Terusik-usik
Essay 9 November 2015
Kebiasaan senin pagi adalah membaca
koran hari minggu di perpustakaan Sanata Dharma. Ini adalah cara saya untuk
berhemat. Membeli koran tidak dilakukan karena perpus sudah menyediakan beragam
koran. Semoga yang seperti saya ini tidak banyak karena dua hal. Satu,
penjualan koran akan menurun drastis dan dua, perpus akan penuh sesak.
Hahahahha..... memang agak impossible. Jadi tak perlu khawatirlah dengan orang
macam saya ini karena kiranya satu dari seribu saja kok.
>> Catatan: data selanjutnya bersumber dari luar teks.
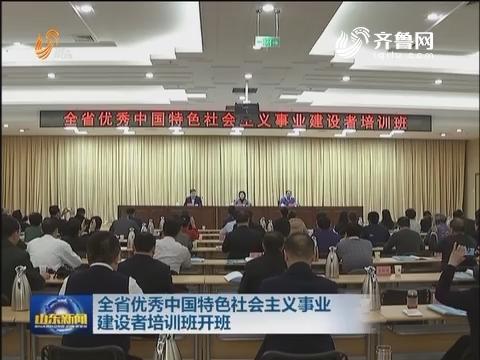 全省优秀中国特色社会主义事业建设者培训班开班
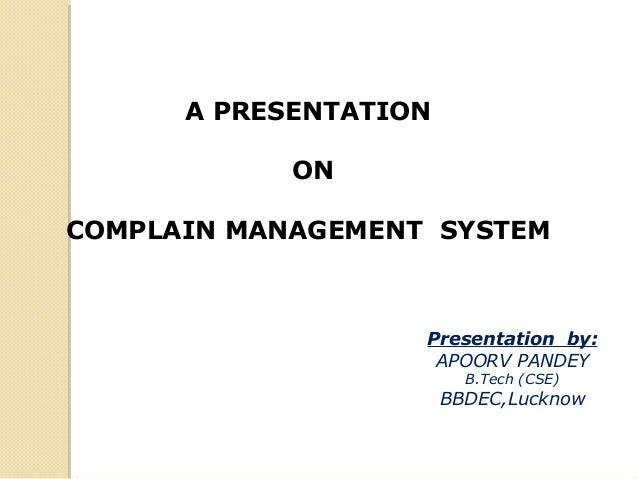 A PRESENTATION ON COMPLAIN MANAGEMENT SYSTEM Presentation by: APOORV PANDEY B.Tech (CSE) BBDEC,Lucknow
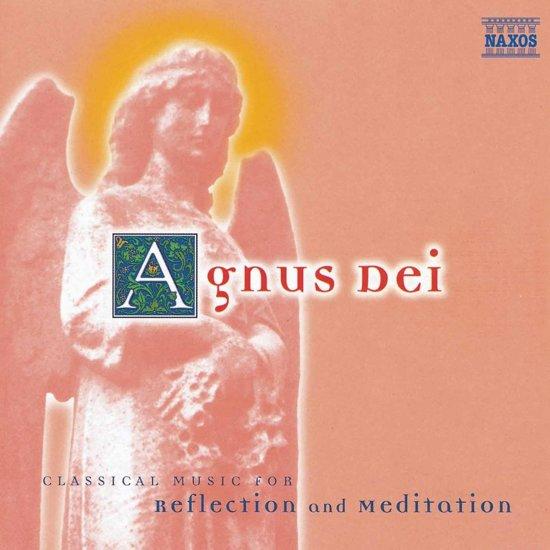 Reflection & Meditation  Agnus Dei / Summerly, et al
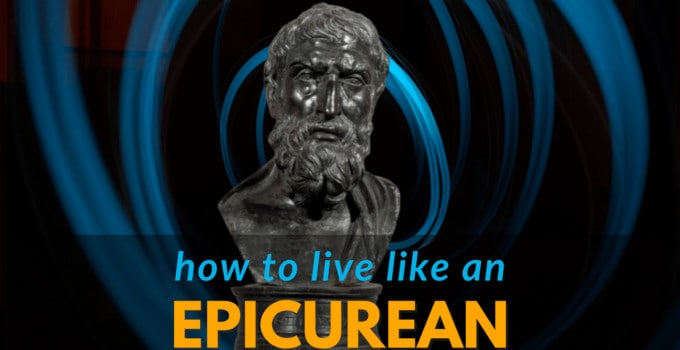How-To-Live-Like-An-Epicurean-And-Be-Happy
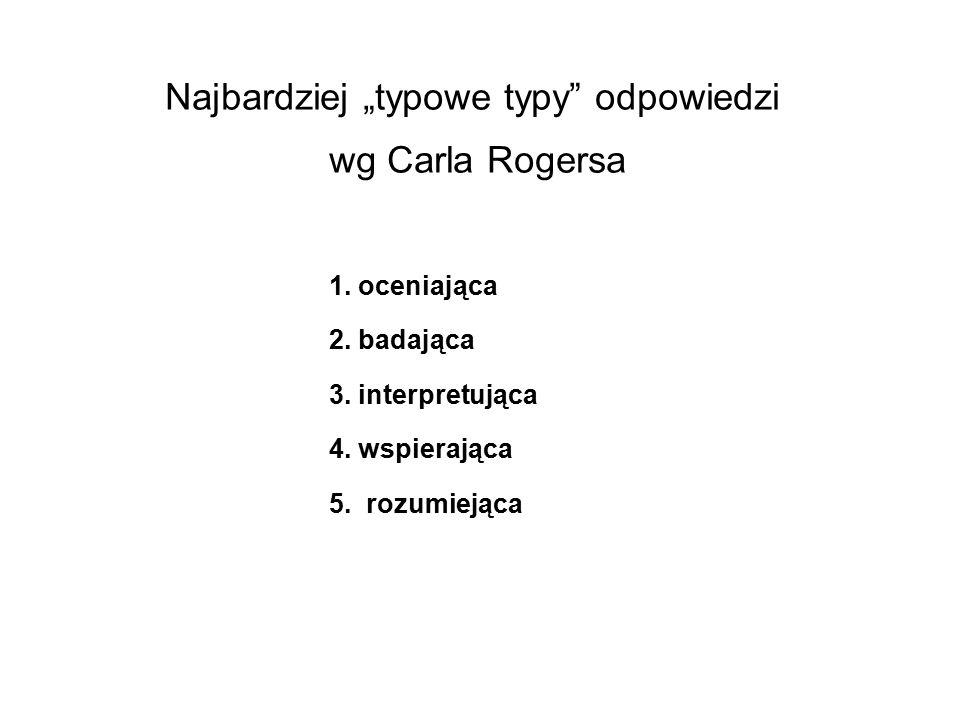"""Najbardziej """"typowe typy"""" odpowiedzi wg Carla Rogersa 1. oceniająca 2. badająca 3. interpretująca 4. wspierająca 5. rozumiejąca"""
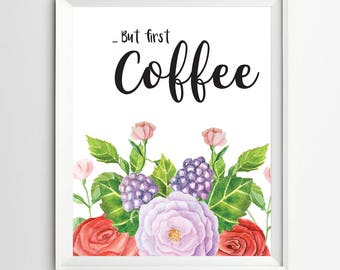 but first coffee print calligraphy print digital quote wall art kitchen printable wall art decor poster kitchen decor instant download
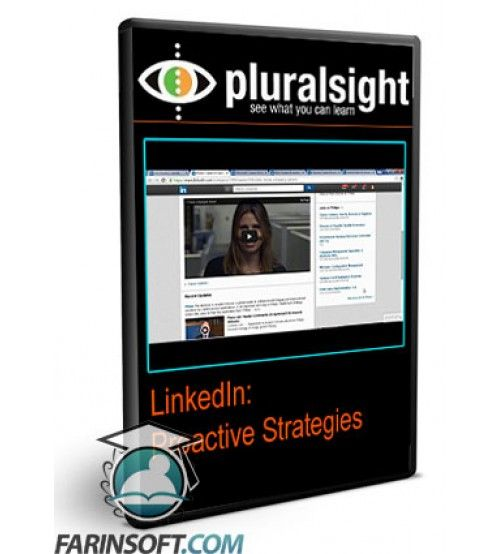 آموزش PluralSight LinkedIn: Proactive Strategies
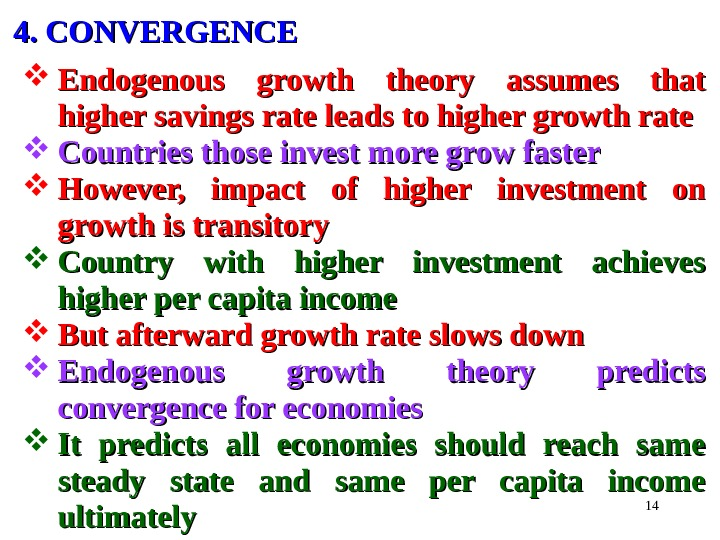 144. CONVERGENCE Endogenous growth theory assumes that higher savings rate leads to higher growth rate Countries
Kalau anda ingin tahu
alasan paling fundamental, silahkan hubungi WA saya di 085743773301. Sengaja
tidak saya tulis di sini karena sangat innocent, hahahhaha.
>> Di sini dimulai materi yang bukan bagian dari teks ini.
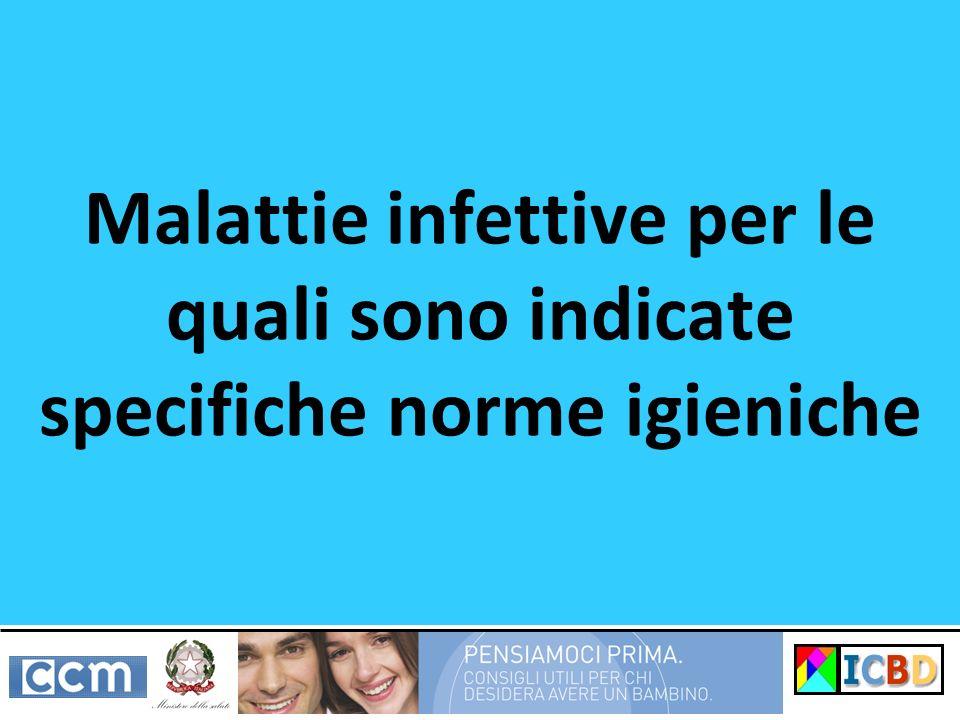 Malattie infettive per le quali sono indicate specifiche norme igieniche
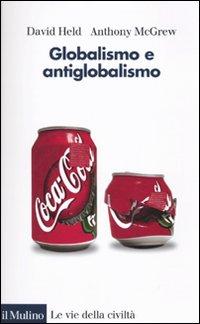 Globalismo e antiglobalismo.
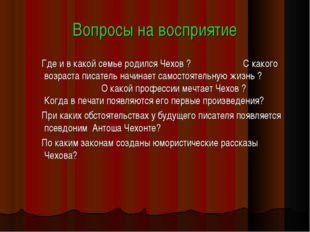 Вопросы на восприятие Где и в какой семье родился Чехов ? С какого возраста п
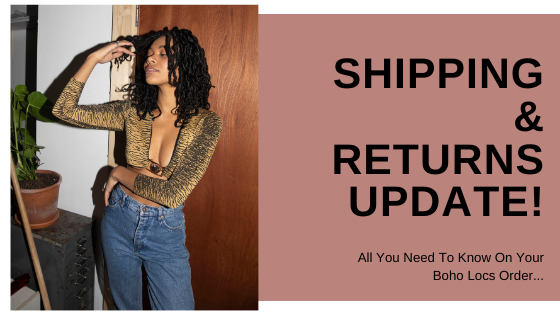 BOHO LOCS: DELIVERY & RETURNS UPDATE!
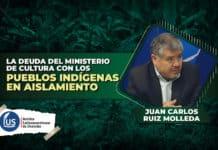 La deuda del Ministerio de Cultura con los pueblos indígenas en aislamiento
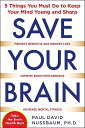 Save Your Brain: The 5 Things You Must Do to Keep Your Mind Young and Sharp SAVE YOUR BRAIN THE 5 THINGS Y [ Paul David Nussbaum ]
Ada dua hal yang cukup mengusik-usik
hati dan pikiran saya dari koran minggu kemarin. Pertama, saya jadi tergoda
untuk merenungkan kembali tentang surat edaran Kapolri yang pada intinya ingin
menegaskan kembali pasal ITE. Kedua, ada tulisan menggelitik: Banyu segara diuyahi // wong tuwo diwarahi.
Pertama dulu tentang pasal ITE. Saya
sangat mendukung pasal ini karena membuat orang lebih menghargai etika publik.
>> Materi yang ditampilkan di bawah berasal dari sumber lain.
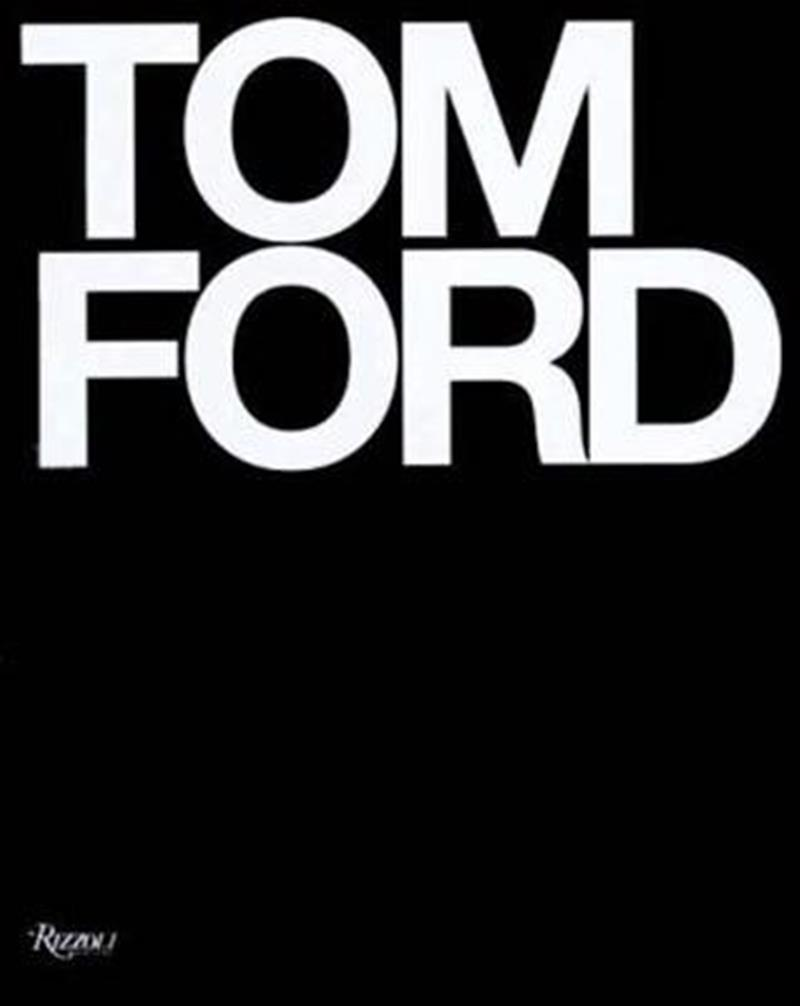 Tom Ford by Bridget Foley, ISBN: 9780847826698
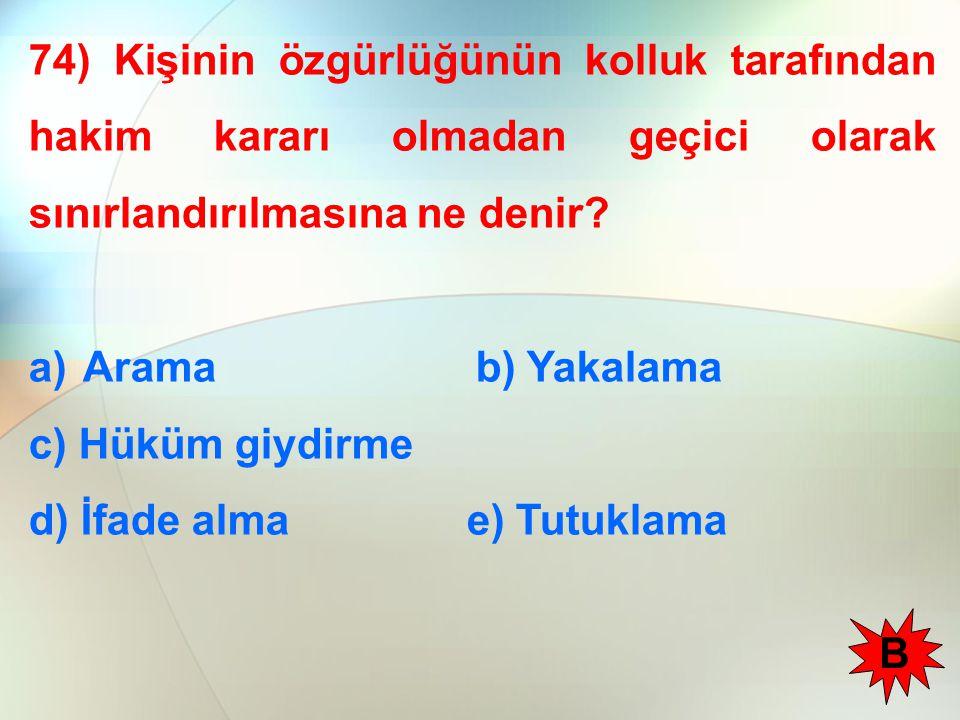 74) Kişinin özgürlüğünün kolluk tarafından hakim kararı olmadan geçici olarak sınırlandırılmasına ne denir? a)Arama b) Yakalama c) Hüküm giydirme d) İ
Semoga buku-buku etika publik makin laris dan makin diimplementasi juga
kiranya. Tapi tidak dapat dipungkiri, mereka yang memanfaatkan UU ini akan
mendapat dampak baik sekaligus buruk. Dampak baiknya adalah rasa hormat (semoga
bukan klise) yang akan diterima pengguna jasa UU ITE dari orang-orang
disekitarnya. Ia akan disegani kalau memang menang dipengadilan dan mampu
mempidanakan pelanggar UU ITE (yang maaf, biasanya dari kalangan tidak mampu,
miskin, lemah hukum, dll). Harapan saya bagi para pengguna UU ITE dan bagi yang
berminat menggunakannya dapat makin semangat dalam menegakkan harga diri
misalnya ketika pelanggar yang ingin dilaporkan adalah anak Bupati atau Gubenur
sedangkan calon pelapor adalah masyarakat umum atau pekerja pemerintah tingkat
rendah. Maaf, apakah masih berani? Harapan saya sih UU ITE ini juga berlaku
secara internasional misalnya ketika Indonesia dilecehkan oleh Kim Jong Un maka
masyarakat Indonesia tertentu bisa memperkarakan Kim Jong Un ke mahkamah
internasional berbekal jalan yang telah disiapkan UU ITE (semoga tidak memakai
jasa broker juga kali hahahhahahah).
Anyway, saya ingin mengatakan yang
sebenarnya di lain pihak bahwa pengguna jasa UU ITE justru nampak tidak
memiliki kebesaran hati dan jiwa yang adekuat. Mereka justru akan terlihat
lemah karena tidak mampu mentertawakan diri sendiri, tidak mampu mengatakan
tidak di atas tidak dan ya di atas ya. Apakah jiwa kepahlawanan yang gagah
perkasa akan terusik oleh musuh remeh temeh? Inilah dampak negatifnya. Pengguna
jasa UU ITE mungkin terlihat hebat karena mampu memperkarakan orang lain namun
ternyata keseganan masyarakat atau publik tidak lebih dari sikap klise.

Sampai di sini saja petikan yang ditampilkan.